能否给我一些建议,以使其在c ++ 11中更简单地实现?
还请给我有关代码的建议。
或者也许有更好的董事会来解决有关复杂性和性能的问题?
谢谢。
UDP
std::vector<std::string> GetTopUsers2(const std::vector<std::string>& users,
const std::vector<std::string>& lines, const size_t topUsersNum) {
std::vector<std::pair<std::string, int>> userOccurancies(users.size());
auto userOcIt = userOccurancies.begin();
for (const auto & user : users) {
userOcIt->first = std::move(user);
userOcIt->second = 0;
userOcIt++;
}
//count user occurancies
for (auto &user: userOccurancies) {
int count = 0;
std::regex rgx("\\b" + user.first + "\\b", std::regex::icase);
std::smatch match;
for (const auto &line : lines) {
if (std::regex_search(line, match, rgx)) {
++count;
user.second = count;
}
}
}
//sort by amount of occurancies, if occurancies are equal - sort alphabetically
std::sort(userOccurancies.begin(), userOccurancies.end(),
[](const std::pair<std::string, int>& p1, const std::pair<std::string, int>& p2)

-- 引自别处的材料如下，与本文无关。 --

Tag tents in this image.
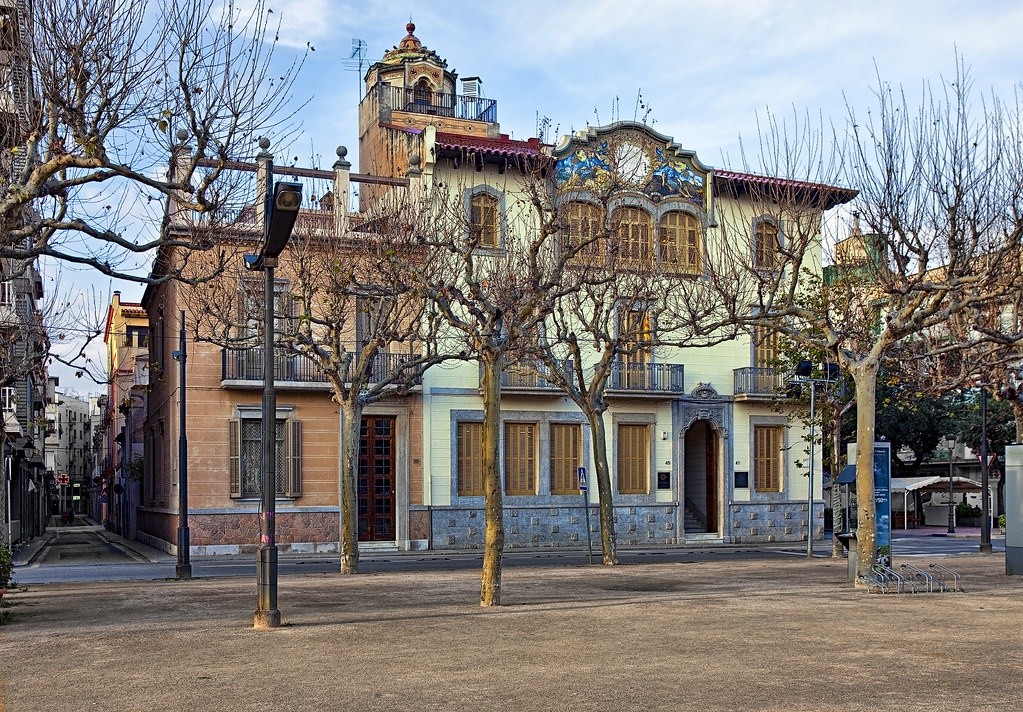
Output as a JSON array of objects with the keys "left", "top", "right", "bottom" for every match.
[{"left": 823, "top": 477, "right": 993, "bottom": 530}]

{ return (p1.second > p2.second) ? true : (p1.second == p2.second ? p1.first < p2.first : false); });
//extract top N users
auto middle = userOccurancies.begin() + std::min(topUsersNum, userOccurancies.size());
int topUsersSz = (topUsersNum <= userOccurancies.size() ? topUsersNum : userOccurancies.size());
std::vector<std::string> topUsers(topUsersSz);
auto topIter = topUsers.begin();
for (auto iter = userOccurancies.begin(); iter != middle; iter++) {
*topIter = std::move(iter->first);
topIter++;
}
return topUsers;
}
感谢@ Jarod42。我更新了第一部分。我认为在构造函数中一次向vector分配内存要比每次调用emplace_back
都要快,所以我使用了它。如果我错了-标记我。
我也使用c ++ 11,而不是c ++ 17。
时间结果:
Old: 3539400.00000 nanoseconds
New: 2674000.00000 nanoseconds
更好,但看起来仍然复杂,不是吗?
答案 0 :(得分:1)
构造正则表达式的成本很高,并且可以在循环外移动:
您也可以移动字符串而不是复制。
您不需要对所有范围进行排序。 std::partial_sort
就足够了。
更重要的是,您可以避免使用内部find_if
。
std::vector<std::string>
GetTopUsers(
std::vector<std::string> users,
const std::vector<std::string>& lines,
int topUsersNum)
{
std::vector<std::pair<std::string, std::size_t> userCount;
userCount.reserve(users.size());
for (auto& user : users) {
userCount.emplace_back(std::move(user), 0);
}
for (auto& [user, count] : userCount) {
std::regex rgx("\\b" + user + "\\b", std::regex::icase);
for (const auto &line : lines) {
std::smatch match;
if (std::regex_search(line, match, rgx)) {
++count;
}
}
}
//sort by amount of occurancies, if occurancies are equal - sort alphabetically
auto middle = userCount.begin() + std::min(topUsersNum, userCount.size());
std::partial_sort(userCount.begin(),
middle,
userCount.end(),
[](const auto& lhs, const auto& rhs)
{
return std::tie(rhs.second, lhs.first) < std::tie(lhs.second, rhs.first);
});
//extract top N users
std::vector<std::string> topUsers;
topUsers.reserve(std::distance(userCount.begin(), middle));
for (auto it = userCount.begin(); it != middle; ++it) {
topUsers.push_back(std::move(it->first));
}
return topUsers;
}
答案 1 :(得分:0)
我不是专业的编码人员,但是我使您的代码速度更快(除非我的数学错误或我将时间设置错了,否则速度会加快90%)。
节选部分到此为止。